Pop Mood Daily
general /

Criminal Intent Split Its Cast

During filming in 2004, D'Onofrio made some headlines for passing out twice in the same week on set, requiring brief hospitalization on both occasions. It wasn't illness, strictly speaking — it was inordinate amounts of stress. Having come from a film background, D'Onofrio struggled under the high demands of a weekly television drama, as well as trying to pursue other projects and maintain a family life. To put it this way: between 2002 and 2010, D'Onofrio was in sixteen projects that were not Criminal Intent.
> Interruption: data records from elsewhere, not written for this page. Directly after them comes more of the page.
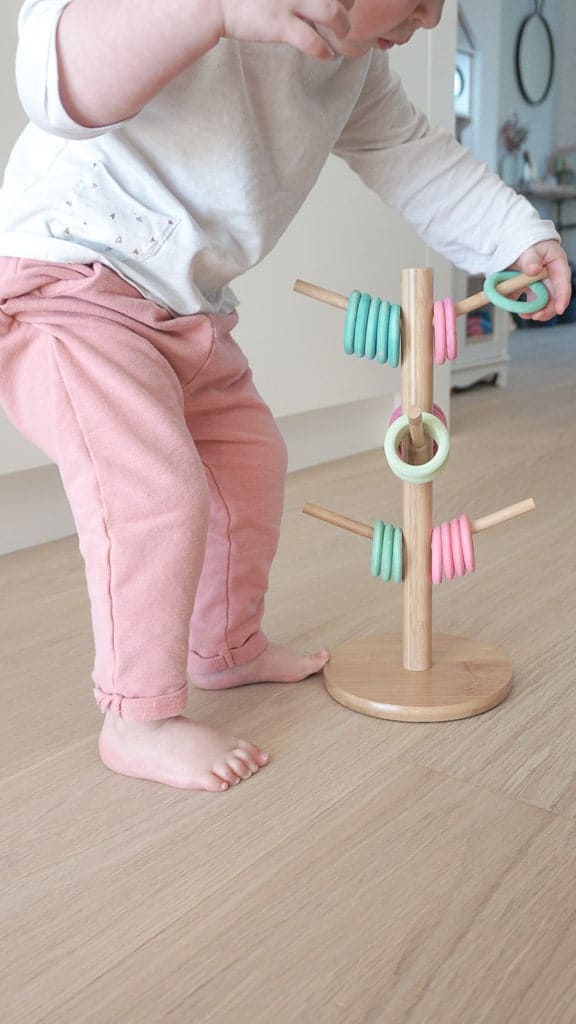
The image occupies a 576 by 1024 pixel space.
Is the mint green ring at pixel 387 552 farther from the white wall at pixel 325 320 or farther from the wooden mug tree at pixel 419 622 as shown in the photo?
the white wall at pixel 325 320

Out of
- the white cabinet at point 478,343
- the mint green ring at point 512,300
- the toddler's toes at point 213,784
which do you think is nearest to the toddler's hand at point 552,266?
the mint green ring at point 512,300

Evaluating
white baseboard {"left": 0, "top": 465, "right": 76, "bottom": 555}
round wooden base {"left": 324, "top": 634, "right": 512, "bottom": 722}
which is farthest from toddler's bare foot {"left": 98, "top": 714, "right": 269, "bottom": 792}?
white baseboard {"left": 0, "top": 465, "right": 76, "bottom": 555}

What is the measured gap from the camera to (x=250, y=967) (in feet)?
1.61

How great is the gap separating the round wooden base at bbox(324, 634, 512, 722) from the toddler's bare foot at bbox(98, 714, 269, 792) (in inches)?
4.4

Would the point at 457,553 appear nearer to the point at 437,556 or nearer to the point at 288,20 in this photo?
the point at 437,556

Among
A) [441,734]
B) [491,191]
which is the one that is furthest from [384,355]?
[441,734]

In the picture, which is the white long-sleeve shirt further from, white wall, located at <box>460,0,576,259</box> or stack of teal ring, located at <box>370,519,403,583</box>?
white wall, located at <box>460,0,576,259</box>

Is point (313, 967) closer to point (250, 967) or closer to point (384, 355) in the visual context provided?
point (250, 967)

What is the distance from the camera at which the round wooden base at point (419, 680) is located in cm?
75

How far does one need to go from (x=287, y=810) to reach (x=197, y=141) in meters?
0.46

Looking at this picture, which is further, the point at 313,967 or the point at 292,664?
the point at 292,664

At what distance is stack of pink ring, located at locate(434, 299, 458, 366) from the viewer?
747 millimetres

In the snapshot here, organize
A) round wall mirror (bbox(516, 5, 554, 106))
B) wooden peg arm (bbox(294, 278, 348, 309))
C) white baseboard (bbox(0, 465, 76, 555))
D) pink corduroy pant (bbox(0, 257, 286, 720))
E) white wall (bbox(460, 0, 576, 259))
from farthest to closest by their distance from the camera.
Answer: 1. round wall mirror (bbox(516, 5, 554, 106))
2. white wall (bbox(460, 0, 576, 259))
3. white baseboard (bbox(0, 465, 76, 555))
4. wooden peg arm (bbox(294, 278, 348, 309))
5. pink corduroy pant (bbox(0, 257, 286, 720))

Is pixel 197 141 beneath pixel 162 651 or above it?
above
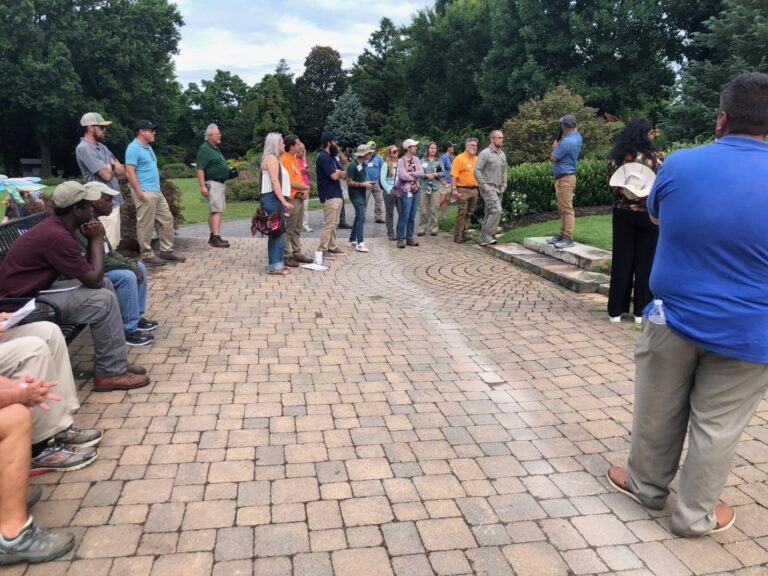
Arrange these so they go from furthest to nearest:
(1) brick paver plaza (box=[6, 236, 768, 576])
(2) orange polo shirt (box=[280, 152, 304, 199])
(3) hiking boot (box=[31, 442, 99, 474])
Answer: (2) orange polo shirt (box=[280, 152, 304, 199]), (3) hiking boot (box=[31, 442, 99, 474]), (1) brick paver plaza (box=[6, 236, 768, 576])

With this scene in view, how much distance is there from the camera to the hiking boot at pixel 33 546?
249cm

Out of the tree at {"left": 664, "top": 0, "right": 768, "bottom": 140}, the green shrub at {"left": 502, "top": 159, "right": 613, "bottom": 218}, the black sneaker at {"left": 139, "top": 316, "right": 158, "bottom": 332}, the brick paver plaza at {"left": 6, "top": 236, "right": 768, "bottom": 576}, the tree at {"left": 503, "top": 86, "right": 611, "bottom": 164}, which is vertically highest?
the tree at {"left": 664, "top": 0, "right": 768, "bottom": 140}

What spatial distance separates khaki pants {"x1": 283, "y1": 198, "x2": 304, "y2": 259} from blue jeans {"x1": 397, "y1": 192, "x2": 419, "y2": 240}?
7.48 ft

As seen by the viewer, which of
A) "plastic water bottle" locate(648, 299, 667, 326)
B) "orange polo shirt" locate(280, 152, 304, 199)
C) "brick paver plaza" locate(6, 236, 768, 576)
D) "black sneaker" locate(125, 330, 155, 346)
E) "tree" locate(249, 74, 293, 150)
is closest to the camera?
"brick paver plaza" locate(6, 236, 768, 576)

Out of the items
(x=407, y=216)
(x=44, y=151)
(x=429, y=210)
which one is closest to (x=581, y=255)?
(x=407, y=216)

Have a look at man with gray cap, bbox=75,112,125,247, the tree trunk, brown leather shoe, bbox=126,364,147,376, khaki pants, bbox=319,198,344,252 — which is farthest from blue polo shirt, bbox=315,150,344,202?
the tree trunk

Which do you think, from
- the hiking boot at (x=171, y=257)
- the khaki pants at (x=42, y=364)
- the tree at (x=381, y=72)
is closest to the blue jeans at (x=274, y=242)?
the hiking boot at (x=171, y=257)

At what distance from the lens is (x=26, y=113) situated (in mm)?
38344

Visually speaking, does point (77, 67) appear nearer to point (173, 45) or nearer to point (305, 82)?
point (173, 45)

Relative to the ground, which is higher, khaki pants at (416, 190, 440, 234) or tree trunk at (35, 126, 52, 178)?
tree trunk at (35, 126, 52, 178)

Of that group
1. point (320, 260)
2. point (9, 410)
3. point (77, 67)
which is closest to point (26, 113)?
point (77, 67)

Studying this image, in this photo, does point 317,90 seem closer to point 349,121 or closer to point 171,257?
point 349,121

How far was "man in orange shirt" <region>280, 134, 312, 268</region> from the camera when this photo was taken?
837 centimetres

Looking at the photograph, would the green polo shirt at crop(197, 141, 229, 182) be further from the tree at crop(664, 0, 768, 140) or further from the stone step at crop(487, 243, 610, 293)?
the tree at crop(664, 0, 768, 140)
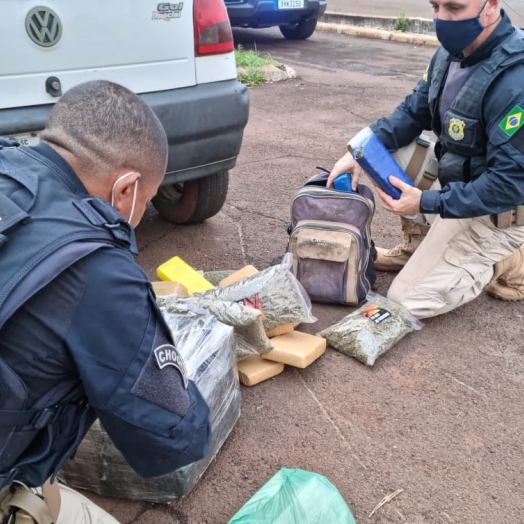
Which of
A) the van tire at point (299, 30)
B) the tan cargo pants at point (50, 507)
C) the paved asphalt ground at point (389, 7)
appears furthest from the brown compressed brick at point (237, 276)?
the paved asphalt ground at point (389, 7)

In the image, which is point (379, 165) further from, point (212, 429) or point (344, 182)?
point (212, 429)

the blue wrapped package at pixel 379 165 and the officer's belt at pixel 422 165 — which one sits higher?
the blue wrapped package at pixel 379 165

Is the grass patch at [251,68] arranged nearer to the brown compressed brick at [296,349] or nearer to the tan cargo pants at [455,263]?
the tan cargo pants at [455,263]

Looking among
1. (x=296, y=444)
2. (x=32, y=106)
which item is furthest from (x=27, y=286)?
(x=32, y=106)

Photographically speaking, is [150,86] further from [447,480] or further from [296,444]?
[447,480]

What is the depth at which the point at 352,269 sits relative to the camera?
121 inches

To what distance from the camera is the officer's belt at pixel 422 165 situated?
328 centimetres

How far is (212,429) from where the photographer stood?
2.11 metres

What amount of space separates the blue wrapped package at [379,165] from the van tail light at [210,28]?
84 cm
Three of them were released in 2005 alone.

Criminal Intent's leaner, meaner cast had a major drawback: much greater demand of its principal actors than Law & Order or its sister show, Law & Order: SVU, both of which boasted much larger casts, which allowed the workload among cast members to be distributed more evenly. In an interview with Uproxx in 2018, D'Onofrio explained how profoundly challenging it was to work on Criminal Intent. "I had to stay ahead two days on dialogue," he said. "To actually have to be learning scenes two days before you shoot them while you're shooting other scenes that you learned two days before that." He referred to the fourth-season filming of Criminal Intent as the "rock bottom" of his life; he also lost two family members during that time, and was not given leave from the set to attend one of the funerals. He explained his mindset at that time in stark terms: "I had a lot of anger, and angst, and total exhaustion." 

D'Onofrio largely reflects positively about his time on Criminal Intent (he did sign back on for that final season, after all); he enjoyed his character and the friendship he built with Erbe, but it came at a steep cost.